SMU nanotechnology skilled MinJun Kim and his staff have been awarded a $1.8 million, R01 grant from the Nationwide Institutes of Well being (NIH) for analysis associated to gene remedy – a way that modifies an individual’s genes to deal with or treatment illness.
NIH R01 (Analysis Program) grants are extraordinarily aggressive, with fewer than 10 p.c of candidates receiving one.
The four-year grant will permit Kim, the Robert C. Womack Chair within the Lyle College of Engineering at SMU (Southern Methodist College) and principal investigator of the BAST Lab, to develop an easier, more practical approach to precisely decide whether or not viruses meant for gene remedy include their full genetic cargo.
Nanoparticles are too small to be seen to the bare eye – ranging in measurement from 1 to 100 nanometers (one billionth of a meter) in measurement. Nanomaterials can happen naturally and can be engineered to carry out particular features, such because the supply of medicine to numerous types of most cancers. Viruses are gentle nanoparticles.

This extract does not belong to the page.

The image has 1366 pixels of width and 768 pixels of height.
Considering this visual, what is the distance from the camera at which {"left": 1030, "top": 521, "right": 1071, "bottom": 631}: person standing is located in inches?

The protein coat surrounding the nucleic acid of a virus known as a capsid. It protects the genetic materials that the virus is carrying. Not with the ability to decide the integrity of the capsid and the quantity of genetic materials it could be defending can result in overdosing or underdosing. That menace is a key barrier to utilizing innocent viruses as a approach to ship throughout the human physique a wholesome copy of a gene to exchange or modify a disease-causing one – a course of generally known as viral gene remedy.
Present assessments like ELISA and qPCR cannot inform exactly whether or not viruses are carrying the correct quantity (or any) of the genetic cargo they’re meant to ship, doubtlessly placing sufferers in danger.
“We anticipate that the groundwork laid by this challenge will undeniably rework the way in which nanoscale species, resembling viruses and virus-like nanoparticles, are analyzed for cargo content material,” Kim stated.
George Alexandrakis on the College of Texas at Arlington, Steven Grey on the College of Texas Southwestern Medical Heart, and Prashanta Dutta at Washington State College are working with lead investigator Kim on the analysis.
Addressing essential issues in viral gene remedy
The staff can be testing how precisely a tool they created measures the genetic content material for adeno-associated virus (AAV), a virus encapsulated with single-stranded or double-stranded DNA that has not been discovered to trigger any illnesses in individuals. Pharmaceutical firms think about AAV to be an important potential vessel for gene remedy. As an illustration, Luxturna, the primary FDA-approved gene remedy (2017), is an AAV that carries genetic supplies to deal with hereditary blindness.
The machine and analytical instruments being developed – which Kim known as “next-generation expertise for all-in-one virus characterization” – is called a bimodal optical-electric plasmonic nanopore sensor.
The sensor will decide the dimensions, efficient cost and deformability of particular person AAVs. Voltage-induced deformability issues, as a result of the form of virus capsids change based mostly on how a lot cargo content material is current inside them.
Kim and his staff can be making use of machine-learning, laptop programs that draw inferences and “study” from patterns in knowledge, to the large amount of optical-electrical indicators the nanopore sensor receives, giving higher classifications of whether or not drug-delivering viruses are carrying their meant disease-fighting genetic supplies.
“Present analytical strategies require utilizing massive quantities of the virus preparation for high quality management, which is dear and wasteful,” Kim stated. “Our proposed sensor requires solely minute virus quantities. This challenge will allow my staff to conduct cutting-edge analysis, buying information in state-of-the-art nanotechnology, together with biomechanics and mechanobiology, nanophotonics, nanofabrication, machine studying, bodily virology, and gene supply programs.”